Issue 19, Summer 1958
Gian Berto Vanni was born in Rome in 1927. He first studied to be an architect but turned early to painting. His talent was immediately recognized and he received scholarships for travel to Holland and to America where he studied with Josef Albers at Yale. His first exhibition, given last year at the Gallery Schneider in Rome, was highly praised; his second will be presented this November at the Trabia Gallery in New York, where he now lives. Of Vanni, the noted French editor and writer, André Bay has said.
The son of a professor of biology, Vanni often gazed through his father's microscope at the world of the living cell. This world, both geometric and dynamic, was one of the sources of his inspiration. The fragile constructions of his pen seem like precise notations of the visible, rising from the impenetrable whiteness of the infinitely small. Later, Vanni spins his delicate crystallography out into the night sky—the microscope is joined by the telescope, and the observer seems to see in these drawings familiar images threatened by nothingness and measureless space. Constantly developing, his work reveals the transmutation of original perceptions and values into an authentic art of great promise.
Vanni has said of his art, "I will be happy if my paintings carry with them no single emotion or effect—all emotions or none. The result should be an organized bundle of forms at once dynamic and immobile, never without a sense of enchantment."

## What you need to do
Reproduce everything in the note on Gian Berto Vanni from "The son of a" down to "of great promise.", word for word.

## The data
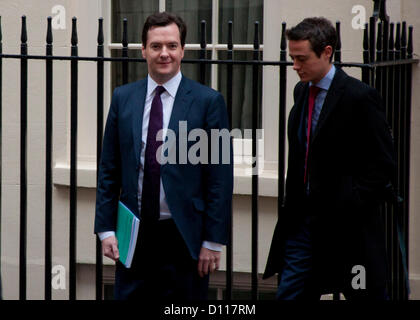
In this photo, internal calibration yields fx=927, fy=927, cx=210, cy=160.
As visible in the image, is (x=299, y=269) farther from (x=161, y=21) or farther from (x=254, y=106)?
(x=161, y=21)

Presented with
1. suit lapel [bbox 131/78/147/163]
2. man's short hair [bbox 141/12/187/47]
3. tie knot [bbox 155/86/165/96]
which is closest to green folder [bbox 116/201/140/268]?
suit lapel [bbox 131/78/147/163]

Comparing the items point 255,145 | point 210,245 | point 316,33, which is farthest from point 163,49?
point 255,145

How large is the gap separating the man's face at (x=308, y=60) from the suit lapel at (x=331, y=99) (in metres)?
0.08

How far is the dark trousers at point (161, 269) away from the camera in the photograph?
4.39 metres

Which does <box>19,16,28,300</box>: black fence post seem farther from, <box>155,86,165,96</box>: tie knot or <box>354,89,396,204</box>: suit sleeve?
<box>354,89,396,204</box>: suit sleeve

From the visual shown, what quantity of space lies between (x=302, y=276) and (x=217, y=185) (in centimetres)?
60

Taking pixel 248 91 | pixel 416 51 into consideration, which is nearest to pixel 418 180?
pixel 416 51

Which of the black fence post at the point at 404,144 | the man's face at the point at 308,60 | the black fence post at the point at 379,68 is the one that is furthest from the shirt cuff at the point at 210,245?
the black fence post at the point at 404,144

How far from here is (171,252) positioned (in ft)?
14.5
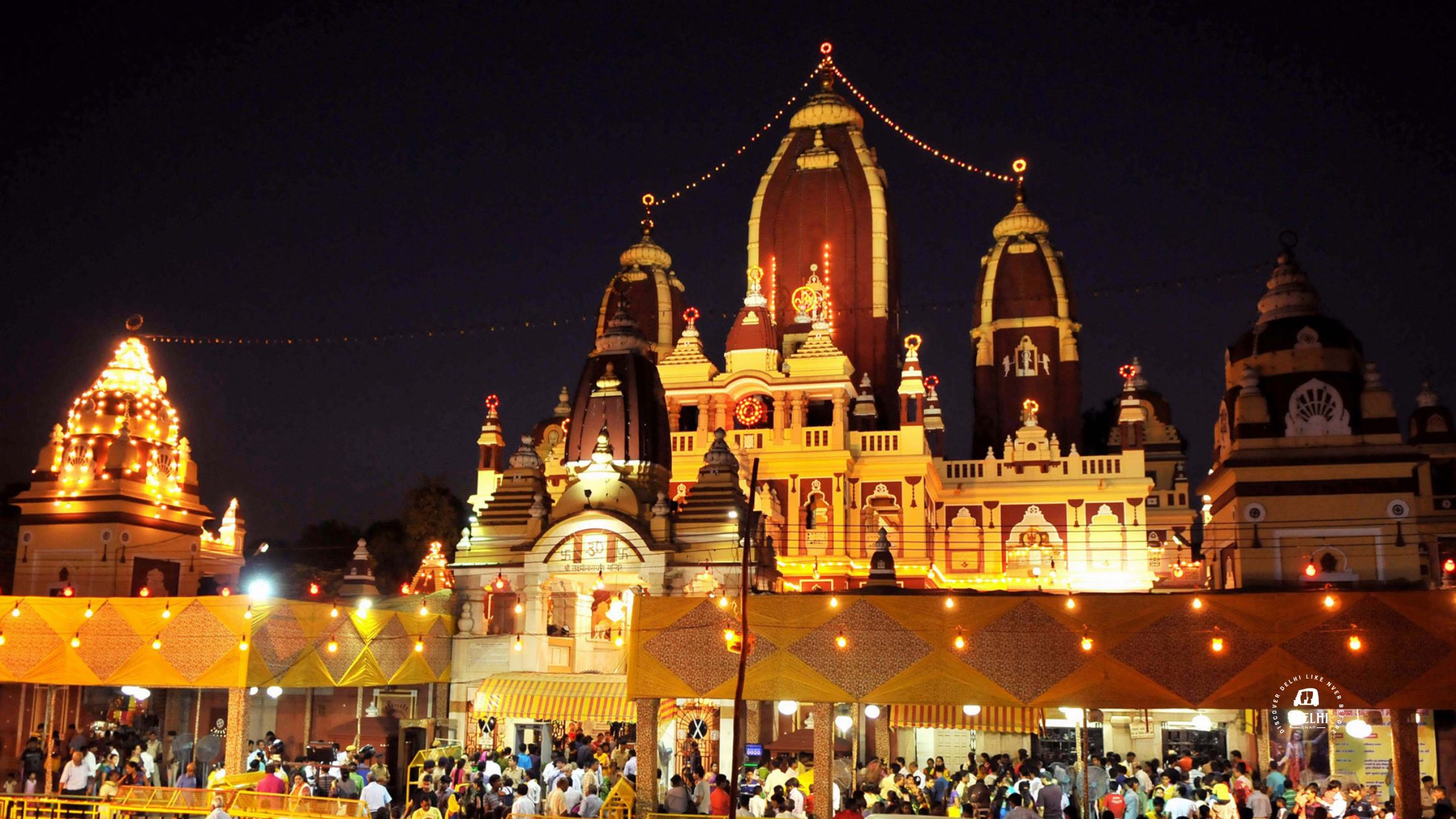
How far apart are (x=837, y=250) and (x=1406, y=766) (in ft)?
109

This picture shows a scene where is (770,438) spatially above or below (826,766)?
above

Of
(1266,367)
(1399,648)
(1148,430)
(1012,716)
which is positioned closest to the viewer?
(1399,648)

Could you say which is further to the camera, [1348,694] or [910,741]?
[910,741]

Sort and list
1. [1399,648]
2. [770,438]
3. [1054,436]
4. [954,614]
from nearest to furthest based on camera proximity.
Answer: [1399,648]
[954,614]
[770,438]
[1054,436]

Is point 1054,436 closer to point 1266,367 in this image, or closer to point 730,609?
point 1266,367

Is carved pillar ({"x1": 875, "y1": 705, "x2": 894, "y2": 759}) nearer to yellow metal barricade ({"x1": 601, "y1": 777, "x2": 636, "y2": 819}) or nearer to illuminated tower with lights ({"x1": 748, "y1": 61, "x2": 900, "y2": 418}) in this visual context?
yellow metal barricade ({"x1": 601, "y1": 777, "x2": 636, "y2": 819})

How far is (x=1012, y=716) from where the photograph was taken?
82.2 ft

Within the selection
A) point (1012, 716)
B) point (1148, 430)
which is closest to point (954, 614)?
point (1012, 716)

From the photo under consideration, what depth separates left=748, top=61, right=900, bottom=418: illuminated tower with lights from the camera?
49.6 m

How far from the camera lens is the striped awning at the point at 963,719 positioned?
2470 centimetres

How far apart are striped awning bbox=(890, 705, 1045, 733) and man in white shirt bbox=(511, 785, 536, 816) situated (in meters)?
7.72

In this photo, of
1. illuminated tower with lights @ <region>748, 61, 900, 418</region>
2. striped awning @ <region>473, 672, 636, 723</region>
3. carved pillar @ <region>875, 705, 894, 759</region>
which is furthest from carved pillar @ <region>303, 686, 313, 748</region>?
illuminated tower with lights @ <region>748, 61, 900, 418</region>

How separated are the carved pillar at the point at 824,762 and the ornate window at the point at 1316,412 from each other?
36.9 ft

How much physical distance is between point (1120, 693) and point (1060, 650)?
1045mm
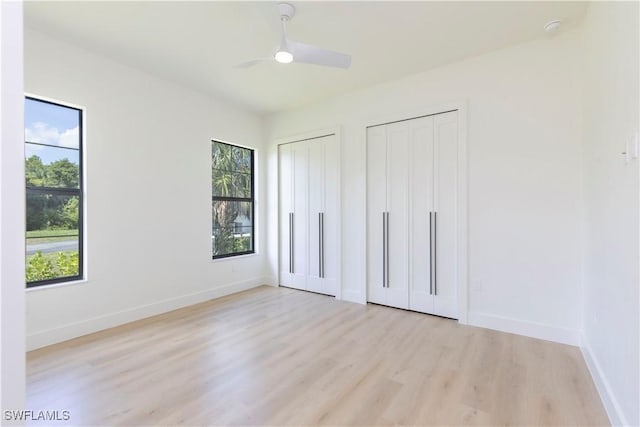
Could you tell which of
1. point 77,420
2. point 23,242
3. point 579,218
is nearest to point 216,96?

## Problem solution
The son of a professor of biology, Vanni often gazed through his father's microscope at the world of the living cell. This world, both geometric and dynamic, was one of the sources of his inspiration. The fragile constructions of his pen seem like precise notations of the visible, rising from the impenetrable whiteness of the infinitely small. Later, Vanni spins his delicate crystallography out into the night sky—the microscope is joined by the telescope, and the observer seems to see in these drawings familiar images threatened by nothingness and measureless space. Constantly developing, his work reveals the transmutation of original perceptions and values into an authentic art of great promise.